Directions for this task - Reproduce the records below exactly, leaving their images out.

(Information given Opens)

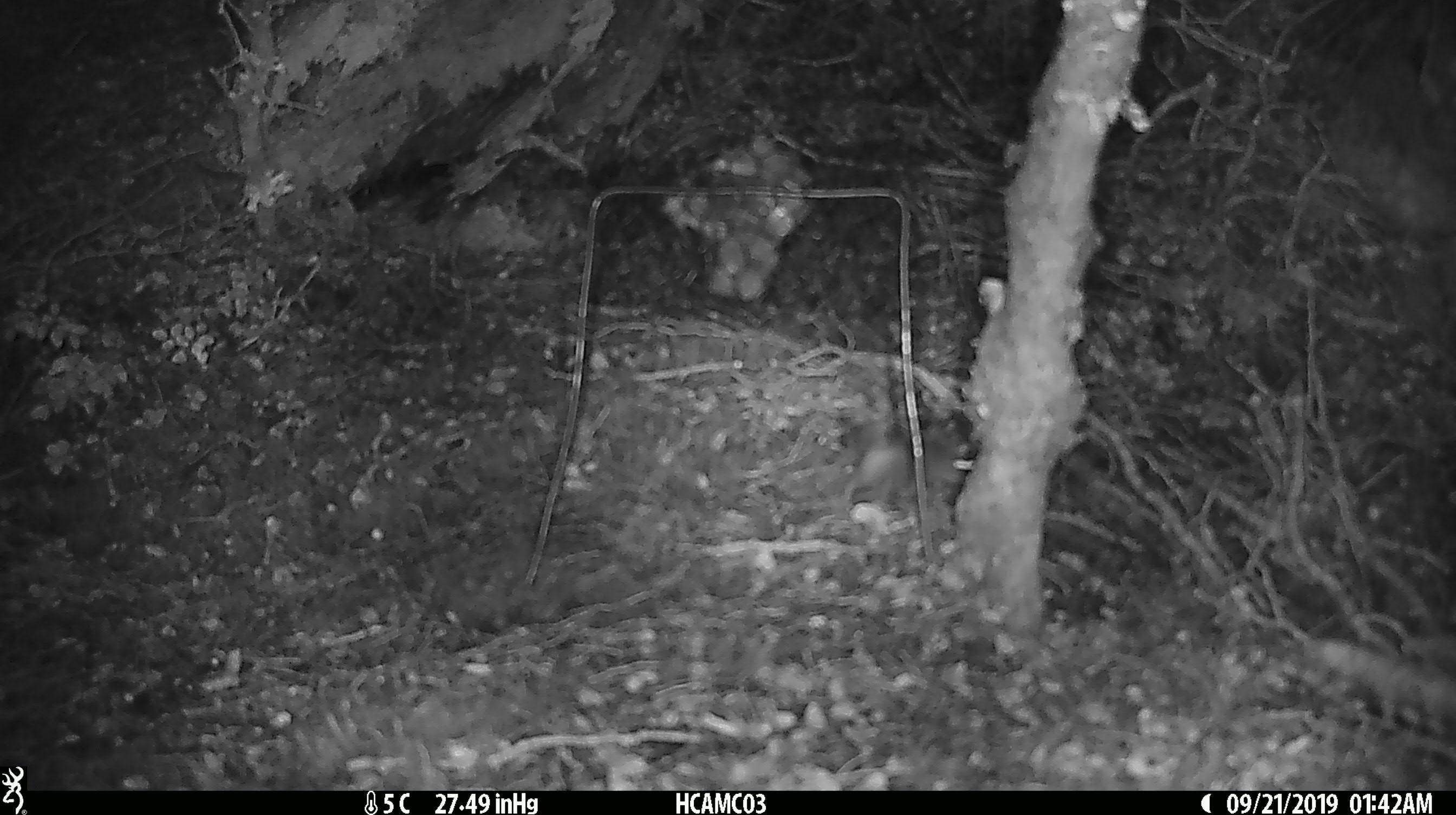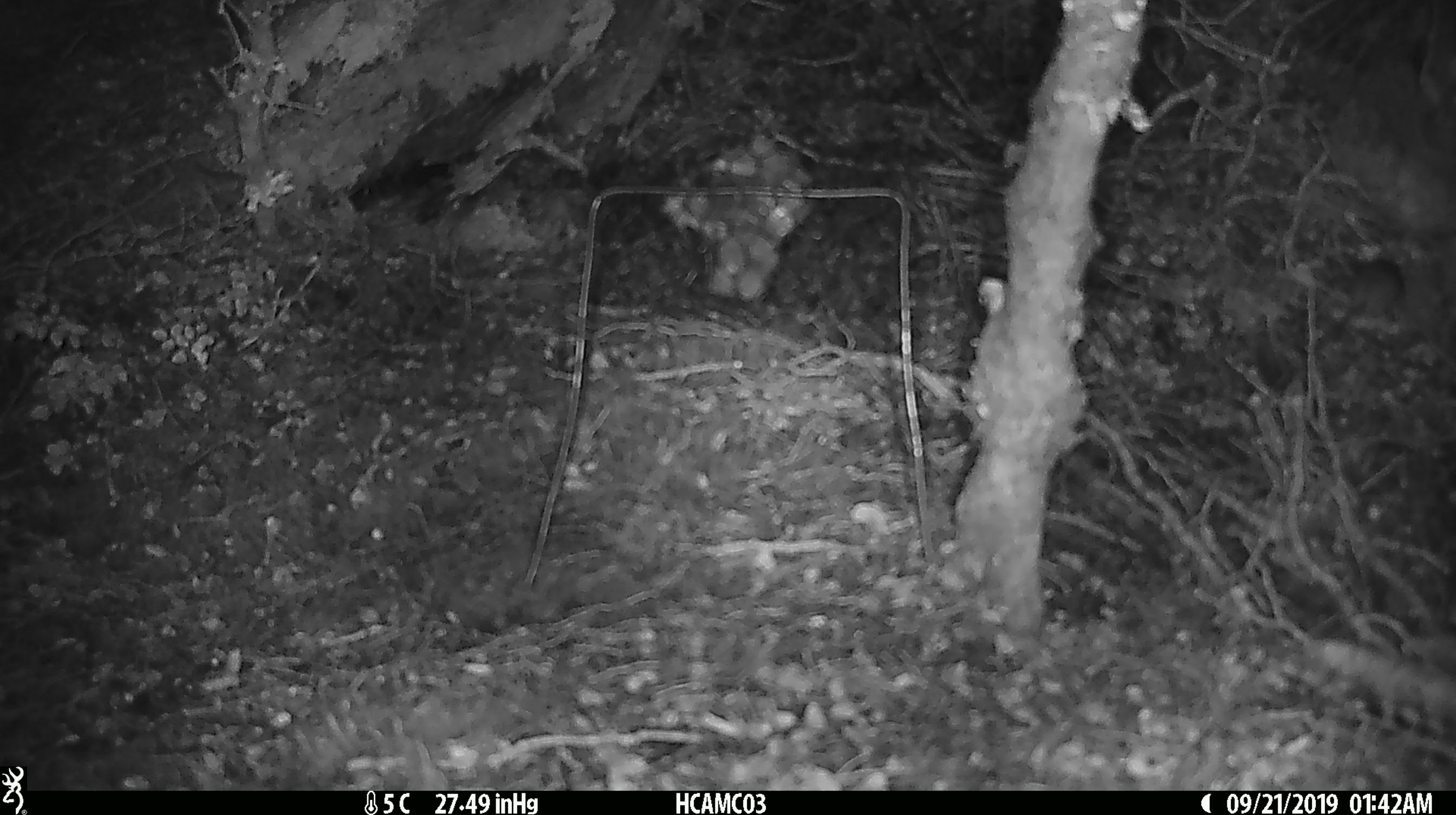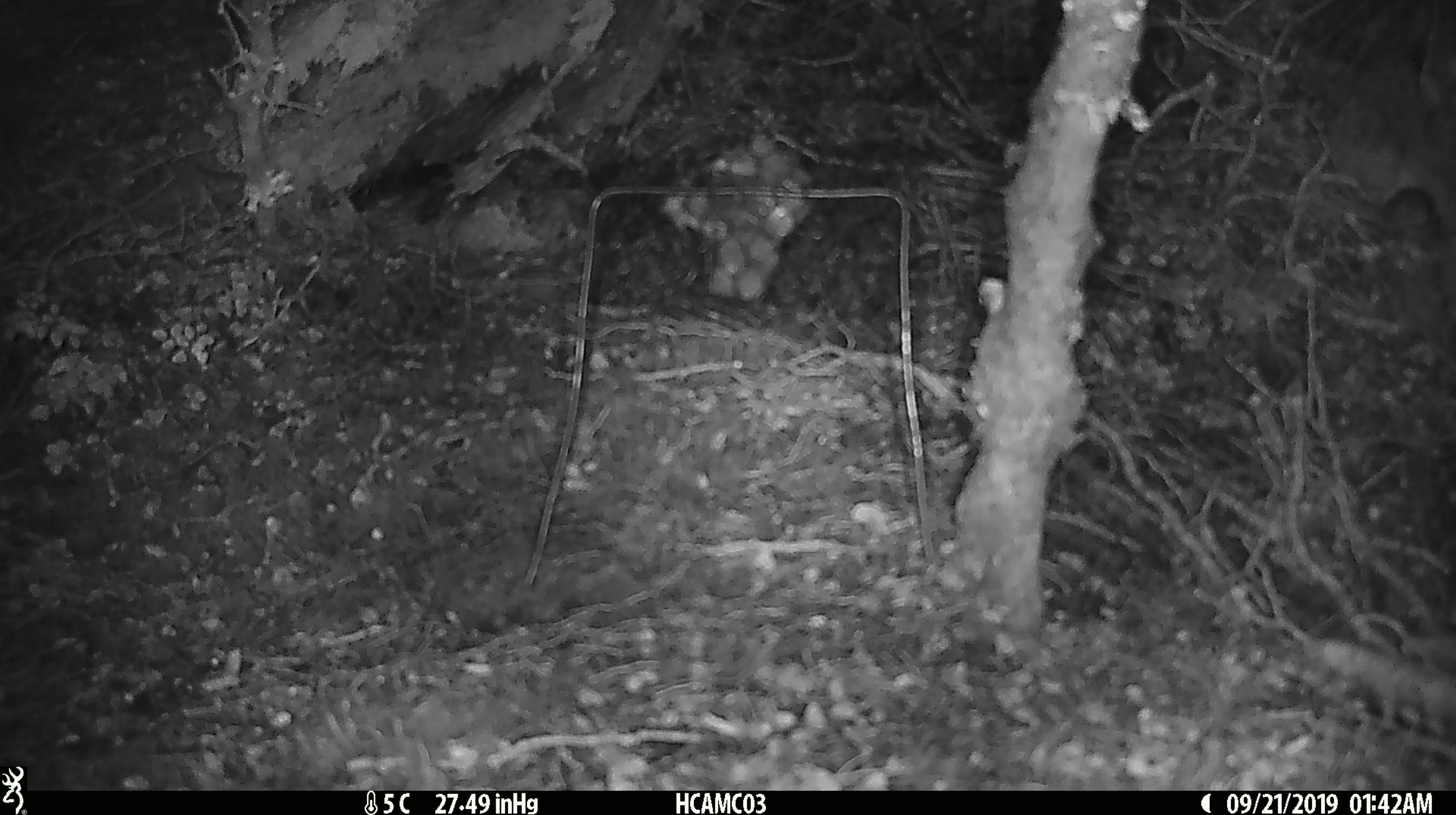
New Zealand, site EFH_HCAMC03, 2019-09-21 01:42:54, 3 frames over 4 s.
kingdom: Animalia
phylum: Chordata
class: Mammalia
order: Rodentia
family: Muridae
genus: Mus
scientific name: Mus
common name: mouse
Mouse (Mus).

(Information given Closes)

Output of the task -
New Zealand, site EFH_HCAMC03, 2019-09-21 01:42:54, 3 frames over 4 s.
kingdom: Animalia
phylum: Chordata
class: Mammalia
order: Rodentia
family: Muridae
genus: Mus
scientific name: Mus
common name: mouse
Mouse (Mus).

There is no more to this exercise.